Tout ce qu’il a fait, c’est dresser la table pour qu’il puisse manger et offrir le repas aux autres. C’est pour ça que sa mort est triste. On doit s’assurer de ne jamais l’oublier. C’est un des nôtres. Pas juste un noir, un haïtien. C’était un gars du milieu. Dès qu’un nous quitte, il ne faut pas l’oublier.Et sa mort est violente. C’est un meurtre. Bad News Brown assassiné? Ça vient de nulle part. Il n’était pas associé à la violence. Le seul côté fâché de lui que j’ai vu, c’est dans le film! Et j’étais déçu qu’il participe à une promotion où il a l’air violent. Ce n’était pas lui», résume Dice-B.

«Qu’on le connaisse ou pas, on partage l’amour de la musique. Car c’est un rêve, la musique. On partage ce rêve de se faire entendre. De réussir à passer des messages, à s’exprimer. Il allait le faire. Le film, ses collaborations internationales, il était en train de réaliser le rêve de tout artiste», affirme Cobna.

«Le plus dommage, c’est qu’il a un enfant. Même si on parle d’un artiste, d’une bonne personne, avant tout il a donné la vie à un être humain qui ne connaîtra pas son père. Fuck la musique, le plus dommage, c’est son fils. Sa vie ne sera plus pareille. Il faut penser à sa famille. C’est dur pour le milieu du rap. Mais ça l’est encore plus pour sa famille», conclut Sa Majesté l’Intrus.

Le hip-hop québécois est en deuil. Son rayon de soleil s’est éteint. Celui qui voulait rassembler le milieu et lui offrir une vitrine mondiale n’est plus. La communauté du rap poursuivra-t-elle dans la voie que Bad News Brown a tracée ou persistera-t-elle à s’entredéchirer?

L’essence de Bad News Brown survit

Le 8 mai dernier a eu lieu a Montréal un spectacle hommage à Bad News Brown. Plusieurs artistes de la scène hip-hop et en provenance d’autres horizons se sont alors rassemblés au Metropolis pour un dernier coup de chapeau à cet homme qui en a marqué plusieurs.

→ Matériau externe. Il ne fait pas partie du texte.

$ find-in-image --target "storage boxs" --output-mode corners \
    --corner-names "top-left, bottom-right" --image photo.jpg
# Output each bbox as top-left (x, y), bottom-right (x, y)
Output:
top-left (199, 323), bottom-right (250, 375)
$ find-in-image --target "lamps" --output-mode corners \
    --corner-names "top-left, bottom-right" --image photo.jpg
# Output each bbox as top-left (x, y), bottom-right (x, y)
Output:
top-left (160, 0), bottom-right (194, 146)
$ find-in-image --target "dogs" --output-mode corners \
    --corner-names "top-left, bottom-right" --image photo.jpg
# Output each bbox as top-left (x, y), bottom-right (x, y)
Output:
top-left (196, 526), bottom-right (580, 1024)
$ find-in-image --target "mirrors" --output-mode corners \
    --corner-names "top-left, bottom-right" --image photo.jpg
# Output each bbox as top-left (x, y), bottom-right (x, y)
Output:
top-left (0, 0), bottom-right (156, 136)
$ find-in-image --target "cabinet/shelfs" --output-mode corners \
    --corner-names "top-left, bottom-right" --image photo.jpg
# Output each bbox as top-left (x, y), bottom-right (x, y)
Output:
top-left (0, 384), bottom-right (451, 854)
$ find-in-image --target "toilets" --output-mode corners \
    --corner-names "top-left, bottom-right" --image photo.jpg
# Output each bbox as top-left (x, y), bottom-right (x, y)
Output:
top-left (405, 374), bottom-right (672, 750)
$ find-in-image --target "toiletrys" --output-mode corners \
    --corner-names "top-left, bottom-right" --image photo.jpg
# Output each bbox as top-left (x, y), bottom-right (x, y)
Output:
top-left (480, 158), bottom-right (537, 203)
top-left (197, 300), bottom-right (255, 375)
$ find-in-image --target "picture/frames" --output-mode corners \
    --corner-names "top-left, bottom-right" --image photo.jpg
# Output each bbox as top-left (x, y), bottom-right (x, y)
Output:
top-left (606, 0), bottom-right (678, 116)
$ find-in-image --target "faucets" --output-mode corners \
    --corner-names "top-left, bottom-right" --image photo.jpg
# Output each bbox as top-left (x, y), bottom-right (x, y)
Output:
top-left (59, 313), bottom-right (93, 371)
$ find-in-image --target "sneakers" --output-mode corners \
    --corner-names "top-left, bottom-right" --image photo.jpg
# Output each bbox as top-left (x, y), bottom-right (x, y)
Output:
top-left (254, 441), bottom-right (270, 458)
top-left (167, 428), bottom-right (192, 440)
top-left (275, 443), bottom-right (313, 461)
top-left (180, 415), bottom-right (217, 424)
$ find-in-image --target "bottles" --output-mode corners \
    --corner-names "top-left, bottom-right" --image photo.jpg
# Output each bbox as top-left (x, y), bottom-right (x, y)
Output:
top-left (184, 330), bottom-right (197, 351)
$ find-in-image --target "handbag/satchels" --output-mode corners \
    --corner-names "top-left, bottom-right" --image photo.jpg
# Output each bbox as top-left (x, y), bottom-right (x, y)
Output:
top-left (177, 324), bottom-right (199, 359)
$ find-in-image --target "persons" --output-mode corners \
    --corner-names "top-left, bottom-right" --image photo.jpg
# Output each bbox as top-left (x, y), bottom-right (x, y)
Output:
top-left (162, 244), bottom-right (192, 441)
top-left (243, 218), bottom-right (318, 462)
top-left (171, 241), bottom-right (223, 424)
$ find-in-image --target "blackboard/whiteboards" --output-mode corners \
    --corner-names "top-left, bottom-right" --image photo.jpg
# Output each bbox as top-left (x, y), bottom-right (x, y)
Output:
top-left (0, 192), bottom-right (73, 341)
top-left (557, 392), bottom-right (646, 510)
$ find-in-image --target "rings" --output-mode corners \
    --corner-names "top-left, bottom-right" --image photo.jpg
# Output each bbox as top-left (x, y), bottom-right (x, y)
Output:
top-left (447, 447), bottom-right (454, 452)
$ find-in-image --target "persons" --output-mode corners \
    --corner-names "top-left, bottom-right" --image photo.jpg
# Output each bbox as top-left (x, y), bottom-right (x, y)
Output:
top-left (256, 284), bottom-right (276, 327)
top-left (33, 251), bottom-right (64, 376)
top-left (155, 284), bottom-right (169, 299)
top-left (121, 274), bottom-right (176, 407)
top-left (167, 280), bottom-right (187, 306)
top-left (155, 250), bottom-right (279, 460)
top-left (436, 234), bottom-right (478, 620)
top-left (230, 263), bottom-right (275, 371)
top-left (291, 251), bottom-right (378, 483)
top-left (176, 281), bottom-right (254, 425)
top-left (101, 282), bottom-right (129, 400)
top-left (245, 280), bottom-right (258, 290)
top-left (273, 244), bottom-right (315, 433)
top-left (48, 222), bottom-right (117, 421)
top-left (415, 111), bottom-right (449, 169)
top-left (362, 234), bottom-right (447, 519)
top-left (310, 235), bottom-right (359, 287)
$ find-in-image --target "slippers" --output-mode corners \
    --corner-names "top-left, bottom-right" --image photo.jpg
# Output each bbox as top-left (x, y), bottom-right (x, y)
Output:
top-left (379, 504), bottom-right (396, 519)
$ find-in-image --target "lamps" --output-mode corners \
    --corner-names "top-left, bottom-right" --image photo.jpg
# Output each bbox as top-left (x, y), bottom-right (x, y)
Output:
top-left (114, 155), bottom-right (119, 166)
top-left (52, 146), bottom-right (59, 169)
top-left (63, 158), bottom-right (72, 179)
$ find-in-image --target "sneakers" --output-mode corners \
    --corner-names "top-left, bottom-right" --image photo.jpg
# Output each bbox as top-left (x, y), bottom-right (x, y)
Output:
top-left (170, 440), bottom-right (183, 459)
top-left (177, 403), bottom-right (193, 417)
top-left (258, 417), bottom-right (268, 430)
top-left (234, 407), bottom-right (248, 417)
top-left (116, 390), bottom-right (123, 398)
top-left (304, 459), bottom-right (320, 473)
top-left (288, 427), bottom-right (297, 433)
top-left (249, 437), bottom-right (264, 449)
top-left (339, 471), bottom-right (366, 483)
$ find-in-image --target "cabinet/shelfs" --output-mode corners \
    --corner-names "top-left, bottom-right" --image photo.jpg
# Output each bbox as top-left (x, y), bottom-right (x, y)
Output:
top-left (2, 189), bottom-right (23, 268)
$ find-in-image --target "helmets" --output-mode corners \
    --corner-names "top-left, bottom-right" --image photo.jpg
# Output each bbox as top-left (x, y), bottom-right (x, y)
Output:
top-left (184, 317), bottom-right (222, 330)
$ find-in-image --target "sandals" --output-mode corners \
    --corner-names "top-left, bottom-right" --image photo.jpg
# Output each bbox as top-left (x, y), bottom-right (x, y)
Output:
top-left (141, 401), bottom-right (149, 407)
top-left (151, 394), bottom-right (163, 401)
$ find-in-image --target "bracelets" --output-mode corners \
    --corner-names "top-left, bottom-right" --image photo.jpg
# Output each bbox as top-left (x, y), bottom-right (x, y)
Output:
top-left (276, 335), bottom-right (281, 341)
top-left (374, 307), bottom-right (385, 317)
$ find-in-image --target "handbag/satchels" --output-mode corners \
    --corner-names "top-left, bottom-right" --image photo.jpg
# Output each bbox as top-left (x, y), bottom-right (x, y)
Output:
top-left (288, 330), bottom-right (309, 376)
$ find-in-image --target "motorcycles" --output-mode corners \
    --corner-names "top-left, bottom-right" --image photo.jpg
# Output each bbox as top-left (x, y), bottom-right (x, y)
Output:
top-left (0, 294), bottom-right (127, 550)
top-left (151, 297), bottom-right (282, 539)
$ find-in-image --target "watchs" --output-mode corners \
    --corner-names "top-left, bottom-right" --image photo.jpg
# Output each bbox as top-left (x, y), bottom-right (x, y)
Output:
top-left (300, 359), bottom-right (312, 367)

À coup de 20$ et 25$ le billet, les profits amassés au cours de la soirée ont été remis à une fondation au nom de Paul Frappier, alias Bad News Brown. Cette fondation vient en aide aux jeunes défavorisés vivant dans la rue et veut leur révéler des alternatives de vie à travers la musique. Aussi, l’argent amassé lors du spectacle permettra de produire les derniers enregistrements de Bad News Brown. Une façon pour plusieurs de garder en vie l’essence de Bad News Brown, de poursuivre dans la voie empruntée par Paul Frappier.